VCs often reject business plans because they feel the solution being offered is one that is searching for a problem.  What the VCs know:  new ventures succeed when they relieve pain for the customer, a concept that is sometimes called “whole customer marketing” or “demand innovation” – depending on who you are talking with.

Examples abound.  Amazon does more than simply sell books online. College students turn to Amazon as an alternative source when bookstores ran out of course necessities. eBay delivered a veritable bazaar of products and put money in people’s pockets. Both companies solved pain points. There are similar lessons in what’s going on around us today. Thanks to the Internet, for the first time in history, the supply chain and the selling chain have been integrated into one mega-channel. For some companies and their customers, the Internet is the entire channel—their entire relationship exists over the Web. E-business lends itself to a self-service model. This has been successfully applied in B2C businesses like Amazon, eBay and Dell.

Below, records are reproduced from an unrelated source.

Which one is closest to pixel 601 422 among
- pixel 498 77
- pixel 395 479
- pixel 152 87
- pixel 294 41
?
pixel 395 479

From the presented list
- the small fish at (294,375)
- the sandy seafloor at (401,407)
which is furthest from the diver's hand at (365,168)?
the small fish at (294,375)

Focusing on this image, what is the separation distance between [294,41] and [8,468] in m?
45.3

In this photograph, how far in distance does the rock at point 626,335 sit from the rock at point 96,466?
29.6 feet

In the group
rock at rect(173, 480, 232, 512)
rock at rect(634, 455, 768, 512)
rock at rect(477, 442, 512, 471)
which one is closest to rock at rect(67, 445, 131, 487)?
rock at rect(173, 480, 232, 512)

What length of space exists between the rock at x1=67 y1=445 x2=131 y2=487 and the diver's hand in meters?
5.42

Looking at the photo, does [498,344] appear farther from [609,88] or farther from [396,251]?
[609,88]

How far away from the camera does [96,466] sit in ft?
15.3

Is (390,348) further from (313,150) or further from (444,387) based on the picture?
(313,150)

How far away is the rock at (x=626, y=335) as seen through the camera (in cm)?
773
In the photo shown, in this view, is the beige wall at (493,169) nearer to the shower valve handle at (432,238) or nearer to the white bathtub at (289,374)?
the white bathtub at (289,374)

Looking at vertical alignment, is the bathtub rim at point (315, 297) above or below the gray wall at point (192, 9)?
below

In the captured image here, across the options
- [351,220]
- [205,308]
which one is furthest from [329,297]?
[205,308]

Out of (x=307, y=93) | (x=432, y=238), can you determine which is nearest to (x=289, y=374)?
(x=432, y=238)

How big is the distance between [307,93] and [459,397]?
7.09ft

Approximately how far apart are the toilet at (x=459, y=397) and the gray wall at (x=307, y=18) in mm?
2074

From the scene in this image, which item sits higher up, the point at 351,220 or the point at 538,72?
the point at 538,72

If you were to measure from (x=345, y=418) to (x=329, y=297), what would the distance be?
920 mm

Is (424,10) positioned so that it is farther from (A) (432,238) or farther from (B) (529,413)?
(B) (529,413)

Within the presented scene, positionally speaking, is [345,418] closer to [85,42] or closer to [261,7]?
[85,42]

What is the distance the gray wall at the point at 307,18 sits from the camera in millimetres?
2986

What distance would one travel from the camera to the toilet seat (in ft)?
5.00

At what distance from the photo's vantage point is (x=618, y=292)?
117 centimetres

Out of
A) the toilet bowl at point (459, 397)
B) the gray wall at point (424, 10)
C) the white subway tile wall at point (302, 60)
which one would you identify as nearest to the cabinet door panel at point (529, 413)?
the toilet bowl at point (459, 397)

There are still opportunities to create this in B2B, where employees and customers can fulfill business requirements when and how they want. Meanwhile, small businesses are poised to explode. Seventy percent of US businesses with fewer than 250 employees still don’t have a Web presence, according to an October 2002 SBA report. For bigger companies, small businesses have the potential of becoming new clients and, through partnerships, providing access to niche customers. They can act as a virtual salesforce, extending a company’s reach. eBay, for example, has become so successful with its Power Sellers program that it can now offer them health insurance. New concepts such as this are expected to proliferate in the future.